MCF’s approach is distinctly crypto-native, operating entirely within the digital asset ecosystem. Traders pay challenge fees, track their performance, and withdraw profits exclusively in USDT, sidestepping traditional banking delays and currency conversions. The company touts a familiar trading interface, mirroring major cryptocurrency exchanges, to ease the transition for participants. To further support trader development, MCF offers a ‘Free Trial’ simulation, allowing would-be participants to test strategies and assess readiness without risking real funds. Onboarding is designed to be swift, with identity verification typically completed within one to three business days and profit withdrawals processed monthly—paid directly to traders’ TRC20 wallets within three days.

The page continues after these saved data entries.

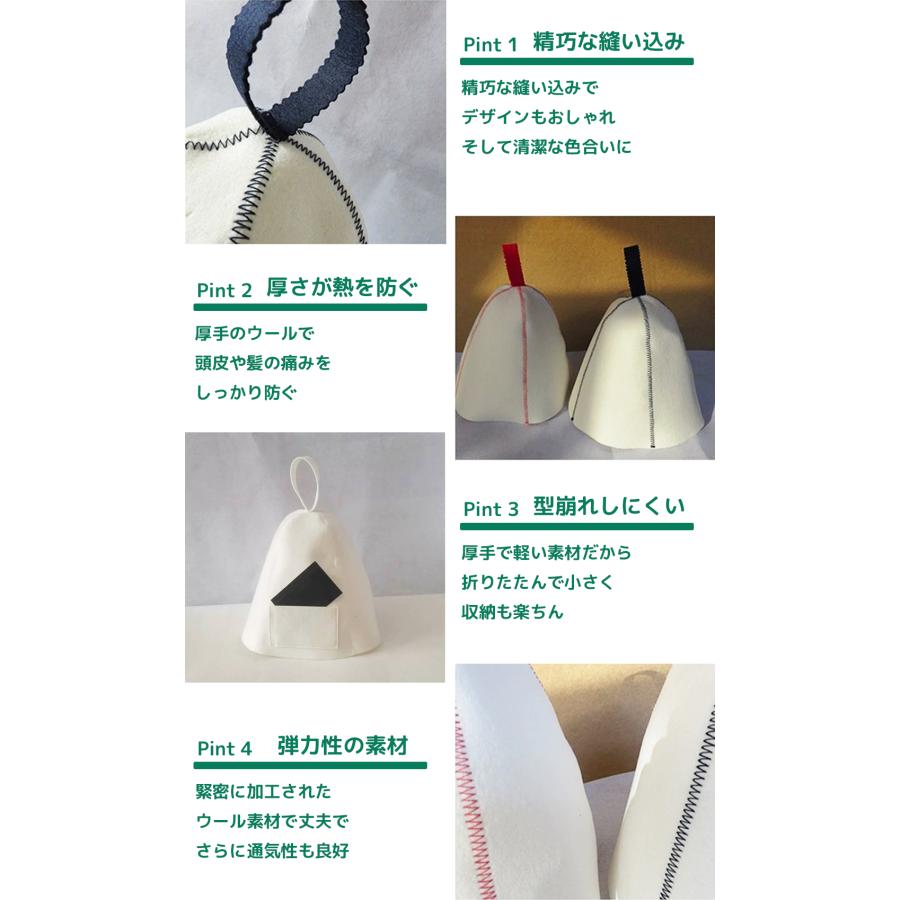 Pint 1 精巧な縫い込み

精巧な縫い込みで
デザインもおしゃれ
そして清潔な色合いに

Pint 2 厚さが熱を防ぐ

厚手のウールで
頭皮や髪の痛みを
しっかり防ぐ

Pint 3 型崩れしにくい

厚手で軽い素材だから
折りたたんで小さく
収納も楽ちん

Pint 4 弾力性の素材

緊密に加工された
ウール素材で丈夫で
さらに通気性も良好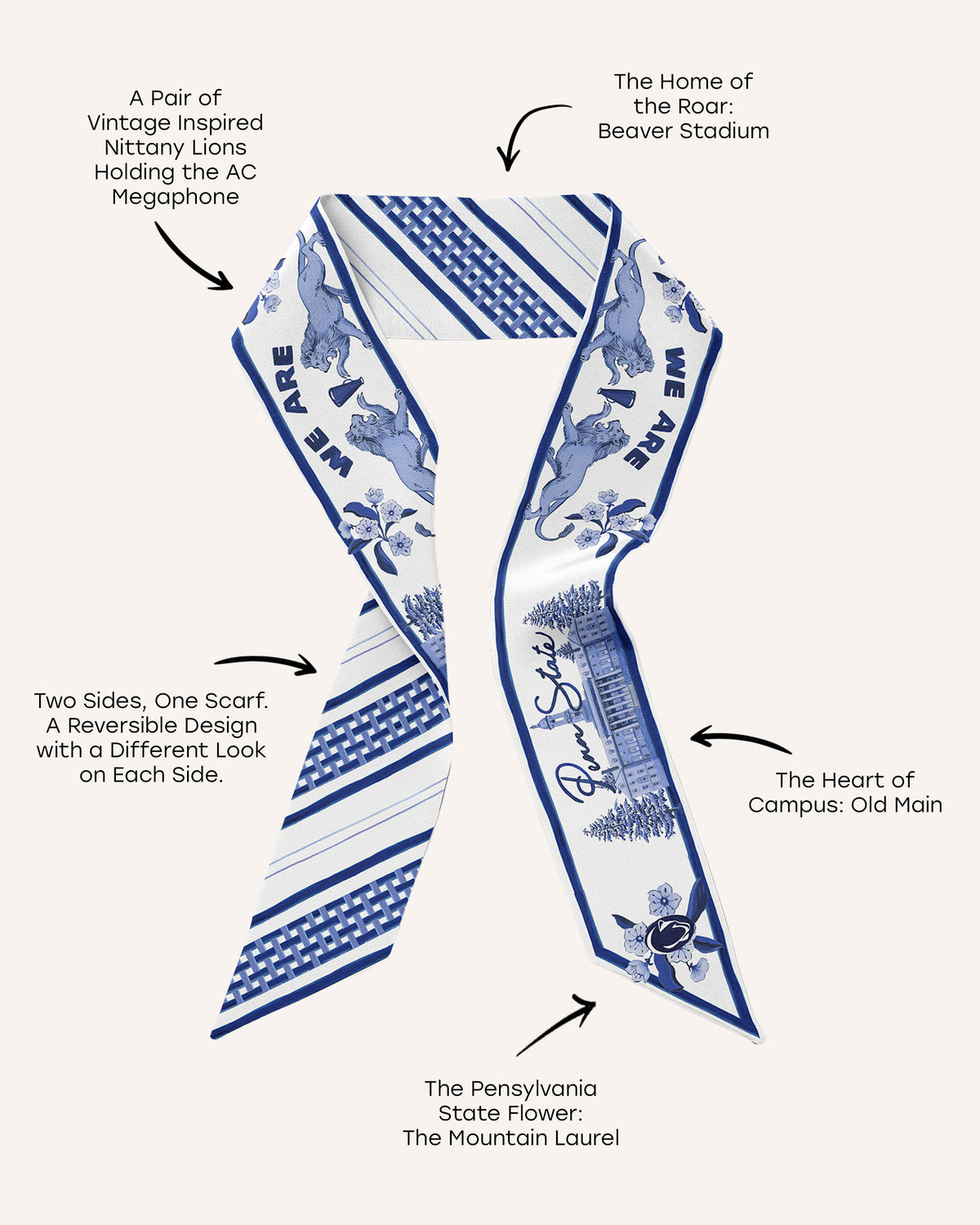 A Pair of Vintage Inspired Nittany Lions Holding the AC Megaphone

The Home of the Roar: Beaver Stadium

WE ARE

WE ARE

Penn State

Two Sides, One Scarf. A Reversible Design with a Different Look on Each Side.

The Heart of Campus: Old Main

The Pensylvania State Flower: The Mountain Laurel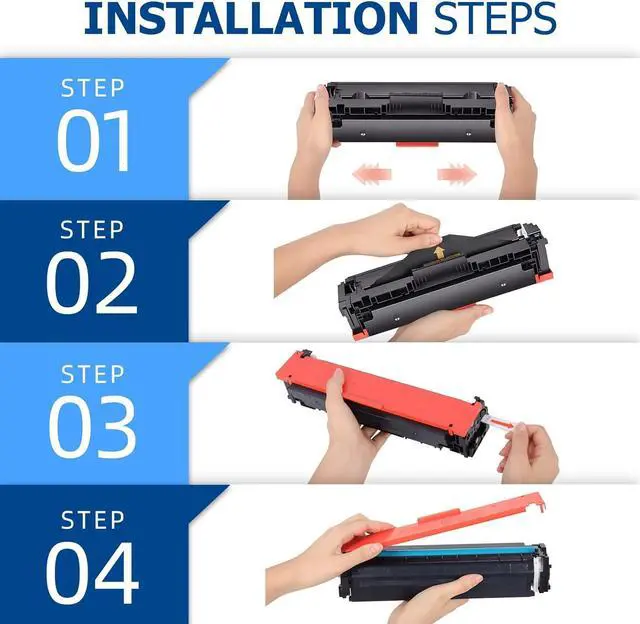 INSTALLATION STEPS

STEP
01

STEP
02

STEP
03

STEP
04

Compliance and risk management are central to MCF’s operations. The platform enforces strict KYC procedures, anti-fraud monitoring, and prohibits access from sanctioned jurisdictions. Its tiered funding model and performance-driven structure aim to bridge the gap between skilled traders and accessible capital, all while maintaining a transparent and fair environment. As MCF’s spokesperson put it, the goal is to “create a transparent, fair, and globally accessible funding opportunity that rewards performance and disciplined risk management.”
The recent market turbulence serves as a stark reminder of the risks inherent in cryptocurrency trading and investing. The sponsored content from GlobeNewswire underscores this point, cautioning readers that “cryptocurrency and mining-related activities carry risks, including the potential loss of capital, and readers are encouraged to conduct their own research and seek professional advice where appropriate.”
As the crypto sector matures, the interplay between government policy, corporate strategy, and individual opportunity continues to shape its trajectory. The week’s events—from the White House summit’s muted impact to the launch of new trader-focused platforms—showcase both the challenges and the relentless innovation that define the digital asset space. For participants and observers alike, staying nimble and informed remains the order of the day.